L'entrée, et l'emplacement du futur café

La salle décaissée

Les toilettes actuels et le futur accueil

« Bien sûr, on va changer la déco pour la rendre plus actuelle » nous glisse Carole Lebrun. Mais l’esprit du Bateau va rester, avec par exemple la maquette fluviale vendue aux dernières enchères et offerte à Ohé par son acquéreuse… Une mosaïque à l’entrée doit également être conservée, pareil pour les gradins du haut qui devraient conserver leur aspect.

Une distillation culturelle et une vente aux enchères à l’automne

Reste maintenant à financer toutes ces constructions, estimées à près d’un million d’euros (avec par exemple la réfection du toit)… Mais la SCIC espère faire baisser ce montant, peut-être le ramener à 500 000€ et en tout cas organiser un phasage du chantier en priorisant les opérations les plus urgentes, celles qui permettront à la salle de rouvrir et d’accueillir du public le plus vite possible. Pour cela, une souscription a été lancé cette année (32 000€ ont été récoltés) et il est toujours possible de prendre des parts sociales dans la société (à 100€). « Nous allons aussi relancer les institutions pour qu’elles nous soutiennent et inventer des choses ensemble » nous disent Carole Lebrun et Franck Mouget, qui ont par exemple rencontré le maire de Tours ces derniers jours : « on a suscité l’intérêt qu’on voulait, ils nous prennent au sérieux, on est légitimes » poursuivent les deux matelots, qui ont déjà des projets, par exemple avec le Théâtre Olympia.

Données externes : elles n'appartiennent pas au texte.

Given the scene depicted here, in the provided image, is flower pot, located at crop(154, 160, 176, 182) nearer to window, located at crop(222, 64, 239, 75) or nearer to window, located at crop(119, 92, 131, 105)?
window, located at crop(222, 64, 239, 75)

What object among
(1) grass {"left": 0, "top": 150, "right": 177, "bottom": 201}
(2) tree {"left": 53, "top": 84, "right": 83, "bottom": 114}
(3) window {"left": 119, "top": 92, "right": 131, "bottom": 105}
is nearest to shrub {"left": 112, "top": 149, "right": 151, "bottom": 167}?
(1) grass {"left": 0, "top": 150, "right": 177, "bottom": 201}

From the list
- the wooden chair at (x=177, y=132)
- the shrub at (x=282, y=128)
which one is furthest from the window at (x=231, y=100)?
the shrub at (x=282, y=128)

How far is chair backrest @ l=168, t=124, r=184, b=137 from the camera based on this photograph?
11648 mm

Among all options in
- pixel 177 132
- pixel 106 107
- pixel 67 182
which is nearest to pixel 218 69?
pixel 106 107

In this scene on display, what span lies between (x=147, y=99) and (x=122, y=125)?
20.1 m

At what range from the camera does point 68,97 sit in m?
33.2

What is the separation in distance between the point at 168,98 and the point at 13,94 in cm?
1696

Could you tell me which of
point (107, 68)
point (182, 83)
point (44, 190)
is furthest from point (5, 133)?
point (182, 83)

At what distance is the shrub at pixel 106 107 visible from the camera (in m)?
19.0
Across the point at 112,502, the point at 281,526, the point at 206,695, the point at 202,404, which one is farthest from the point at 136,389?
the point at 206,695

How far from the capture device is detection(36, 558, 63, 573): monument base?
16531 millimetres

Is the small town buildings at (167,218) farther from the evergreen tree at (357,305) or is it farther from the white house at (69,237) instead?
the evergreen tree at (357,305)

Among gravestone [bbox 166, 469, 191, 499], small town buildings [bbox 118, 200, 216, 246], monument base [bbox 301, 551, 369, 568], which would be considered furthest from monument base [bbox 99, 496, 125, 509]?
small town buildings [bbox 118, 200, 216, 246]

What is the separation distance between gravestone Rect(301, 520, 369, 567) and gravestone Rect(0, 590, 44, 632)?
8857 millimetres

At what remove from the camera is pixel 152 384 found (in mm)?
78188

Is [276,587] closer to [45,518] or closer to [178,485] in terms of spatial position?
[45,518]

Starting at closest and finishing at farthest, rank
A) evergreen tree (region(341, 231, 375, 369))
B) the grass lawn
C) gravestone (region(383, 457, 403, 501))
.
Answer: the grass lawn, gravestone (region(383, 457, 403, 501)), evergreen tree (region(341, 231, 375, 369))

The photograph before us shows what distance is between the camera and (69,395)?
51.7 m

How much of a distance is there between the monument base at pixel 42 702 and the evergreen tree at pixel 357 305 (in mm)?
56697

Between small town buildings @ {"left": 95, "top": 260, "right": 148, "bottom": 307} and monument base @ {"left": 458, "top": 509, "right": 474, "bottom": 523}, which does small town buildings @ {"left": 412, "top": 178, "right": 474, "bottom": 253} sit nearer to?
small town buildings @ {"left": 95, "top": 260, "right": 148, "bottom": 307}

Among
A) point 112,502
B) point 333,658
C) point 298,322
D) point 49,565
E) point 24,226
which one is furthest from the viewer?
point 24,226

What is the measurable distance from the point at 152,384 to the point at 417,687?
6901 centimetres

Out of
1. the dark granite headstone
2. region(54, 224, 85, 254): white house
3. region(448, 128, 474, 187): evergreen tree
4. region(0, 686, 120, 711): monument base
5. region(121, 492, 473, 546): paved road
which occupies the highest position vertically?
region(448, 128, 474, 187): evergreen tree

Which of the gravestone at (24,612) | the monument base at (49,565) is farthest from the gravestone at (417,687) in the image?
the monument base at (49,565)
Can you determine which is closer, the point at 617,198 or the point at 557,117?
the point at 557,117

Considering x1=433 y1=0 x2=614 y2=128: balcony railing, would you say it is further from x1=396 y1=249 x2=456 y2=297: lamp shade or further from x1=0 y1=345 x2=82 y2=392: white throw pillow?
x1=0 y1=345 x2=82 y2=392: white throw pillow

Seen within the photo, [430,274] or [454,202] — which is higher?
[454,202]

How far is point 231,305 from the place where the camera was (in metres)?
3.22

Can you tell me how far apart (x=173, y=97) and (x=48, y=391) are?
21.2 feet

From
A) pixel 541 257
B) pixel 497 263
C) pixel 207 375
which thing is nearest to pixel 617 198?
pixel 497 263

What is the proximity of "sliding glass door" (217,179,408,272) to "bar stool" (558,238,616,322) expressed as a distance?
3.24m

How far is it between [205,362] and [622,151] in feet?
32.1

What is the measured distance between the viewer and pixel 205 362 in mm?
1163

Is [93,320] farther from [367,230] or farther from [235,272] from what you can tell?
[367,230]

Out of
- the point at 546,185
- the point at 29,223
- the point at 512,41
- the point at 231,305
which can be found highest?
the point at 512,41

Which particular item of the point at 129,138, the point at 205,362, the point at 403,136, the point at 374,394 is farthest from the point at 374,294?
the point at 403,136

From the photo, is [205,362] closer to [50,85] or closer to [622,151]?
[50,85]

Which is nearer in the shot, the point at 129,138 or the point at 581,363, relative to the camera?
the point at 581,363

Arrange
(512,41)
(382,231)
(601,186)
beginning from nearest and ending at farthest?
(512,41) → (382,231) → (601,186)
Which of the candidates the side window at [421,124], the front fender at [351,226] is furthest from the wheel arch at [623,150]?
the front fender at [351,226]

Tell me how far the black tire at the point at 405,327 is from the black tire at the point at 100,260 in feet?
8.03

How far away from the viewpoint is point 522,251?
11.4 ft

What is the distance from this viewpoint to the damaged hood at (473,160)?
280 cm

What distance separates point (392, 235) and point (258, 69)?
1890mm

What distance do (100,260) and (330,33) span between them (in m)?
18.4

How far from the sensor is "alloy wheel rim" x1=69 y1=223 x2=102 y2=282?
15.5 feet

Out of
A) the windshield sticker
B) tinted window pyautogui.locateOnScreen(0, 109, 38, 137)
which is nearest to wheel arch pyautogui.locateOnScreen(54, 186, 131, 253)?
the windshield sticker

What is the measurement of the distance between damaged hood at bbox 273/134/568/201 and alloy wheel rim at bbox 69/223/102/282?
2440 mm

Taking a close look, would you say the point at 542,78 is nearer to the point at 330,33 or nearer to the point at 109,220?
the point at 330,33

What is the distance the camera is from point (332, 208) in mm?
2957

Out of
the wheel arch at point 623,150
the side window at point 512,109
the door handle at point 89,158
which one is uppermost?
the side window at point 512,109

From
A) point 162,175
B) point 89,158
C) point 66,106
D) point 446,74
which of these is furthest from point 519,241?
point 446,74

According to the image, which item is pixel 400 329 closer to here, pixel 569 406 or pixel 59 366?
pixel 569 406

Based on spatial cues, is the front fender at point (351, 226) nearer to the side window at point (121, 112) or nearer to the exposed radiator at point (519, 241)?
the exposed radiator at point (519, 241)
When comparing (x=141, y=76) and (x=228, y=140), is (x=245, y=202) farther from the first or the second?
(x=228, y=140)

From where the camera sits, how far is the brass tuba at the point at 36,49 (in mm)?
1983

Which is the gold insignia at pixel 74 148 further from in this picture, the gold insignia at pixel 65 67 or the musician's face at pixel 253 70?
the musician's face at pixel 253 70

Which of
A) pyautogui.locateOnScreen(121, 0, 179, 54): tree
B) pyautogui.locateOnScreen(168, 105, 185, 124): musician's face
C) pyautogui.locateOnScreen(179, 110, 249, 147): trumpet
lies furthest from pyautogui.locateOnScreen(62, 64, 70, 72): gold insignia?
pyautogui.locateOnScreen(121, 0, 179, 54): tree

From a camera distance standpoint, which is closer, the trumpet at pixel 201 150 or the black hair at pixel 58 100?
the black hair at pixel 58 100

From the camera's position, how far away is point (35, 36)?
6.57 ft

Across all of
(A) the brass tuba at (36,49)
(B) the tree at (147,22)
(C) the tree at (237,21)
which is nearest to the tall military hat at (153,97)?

Le grand défi d’Ohé, c’est aussi de conserver intact l’intérêt pour le projet et les futurs événements accueillis au Bateau Ivre… Pour ça, il faut donc agiter le milieu culturel en permanence… Après la pause estivale, ça reprendra en octobre avec une distillation culturelle dans les murs du Bateau (les 6 et 7 octobre avec les Ateliers Mode d’Emploi) mais aussi une nouvelle vente aux enchères dans le courant de l’automne.